5-Ingredient Grilled Salmon Recipe

We love a good 5-ingredient recipe around here. That's just enough ingredients to lend a dish a little complexity while still ensuring that it's really easy to make. That's definitely the case with recipe developer Deniz Vergara's honey-mustard grilled salmon. She tells us the dish is "Quick, easy, [and] healthy," and likes the fact that the necessary ingredients are all basic pantry staples. Apart from the salmon, everything called for is relatively long-lasting or shelf-stable, so if you've got salmon fillets in the freezer, there may be no need to go shopping before you throw this together.

Vergara says of this 5-ingredient grilled salmon, "It is one of my go-to recipes when I don't have a lot of time or when I want a quick protein to top a salad or a rice bowl." In addition to being rich in protein, salmon is also full of heart-healthy omega-3 acids. The garlic and olive oil used in this recipe have health benefits, too, making for a dish that's as nutritious as it is delicious.

Assemble the 5 ingredients necessary to make this grilled salmon

Once you've got your salmon, check your — wherever you keep your garlic — for a few cloves of the stuff. Got it? Good. Now look in the pantry for olive oil, honey, and salt and the refrigerator for dijon mustard. Oops, did we just count 6 ingredients? Shoosh. Let's just say that the salt doesn't really count, shall we? After all, you can always leave it out if you're looking to reduce your sodium intake.

Coat the salmon with honey mustard

Mix the garlic with the honey and mustard (and also that secret 6th ingredient, salt). Take the mixture and rub it all over the top and the sides of the salmon — the pink, fleshy parts, not the skin (although you may wish to eat salmon skin, as well).

Pan-fry the salmon

Heat a nice heavy frying pan (cast iron works well) over medium-high, then add the oil and the salmon fillets. The latter should be flesh-side down, and you should cook them for 2 to 3 minutes. Turn the heat down to medium-low, then turn the salmon over and cook it for another 3 to 4 minutes.

This grilled salmon goes well with many different sides

Once the salmon is done, you can garnish it with lemon wedges if you like, squeezing the juice over the fish before you eat it. As Vergara tells us, "I find that the acidity from the lemon is a nice complement to the salmon," but she suggests that lime juice would make a nice alternative and says that herbs such as parsley or cilantro would also go well with this fish.

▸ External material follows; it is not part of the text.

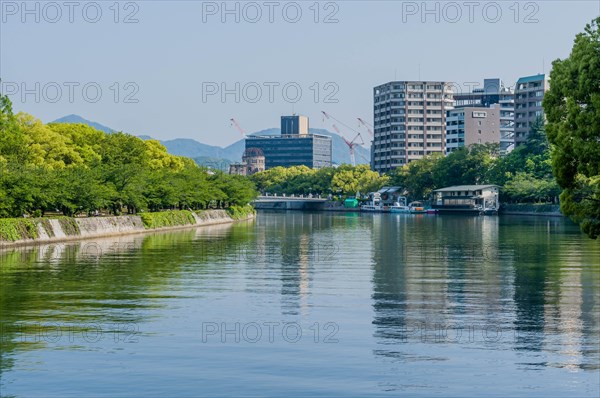 Canal through tree lined park in Hiroshima, Japan, Asia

As for what to pair with the salmon, Vergara says it's great with salad, rice, or baked sweet potatoes. She does say, though, "You can really pair this with any side you like because of the versatile flavor." As for any leftover salmon, that can be reheated in the air fryer, microwave, or toaster oven, or you can just keep it cold and use it to top a salad.

5-Ingredient Grilled Salmon Recipe
5 from 27 ratings
Learn how to make this quick and easy salmon recipe with just a few ingredients in less than 15 minutes for a convenient, delicious, and nutritious meal.
Prep Time
5
minutes
Cook Time
7
minutes
Servings
4
Servings
cooked salmon with lemon wedges
Total time: 12 minutes
Ingredients
  • 2 garlic cloves, minced
  • 1 tablespoon honey
  • 1 tablespoon dijon mustard
  • 1 teaspoon sea salt
  • 1 pound salmon, cut into 4 (4-ounce) portions
  • 1 tablespoon olive oil, divided
Optional Ingredients
  • Lemon wedges
Directions
  1. Combine the garlic, honey, mustard, and salt.
  2. Spread the honey mustard on the top and sides of each piece of salmon.
  3. Heat a heavy pan over medium-high heat.
  4. Fry the salmon in the olive oil for 2 to 3 minutes, flesh-side down.
  5. Reduce the heat to medium-low.
  6. Turn the salmon over and cook it for 3 to 4 more minutes.
  7. Garnish the salmon with lemon wedges, if desired.
Nutrition
Calories per Serving 286
Total Fat 18.7 g
Saturated Fat 3.9 g
Trans Fat 0.0 g
Cholesterol 62.4 mg
Total Carbohydrates 5.0 g
Dietary Fiber 0.2 g
Total Sugars 4.4 g
Sodium 296.3 mg
Protein 23.4 g
The information shown is Edamam’s estimate based on available ingredients and preparation. It should not be considered a substitute for a professional nutritionist’s advice.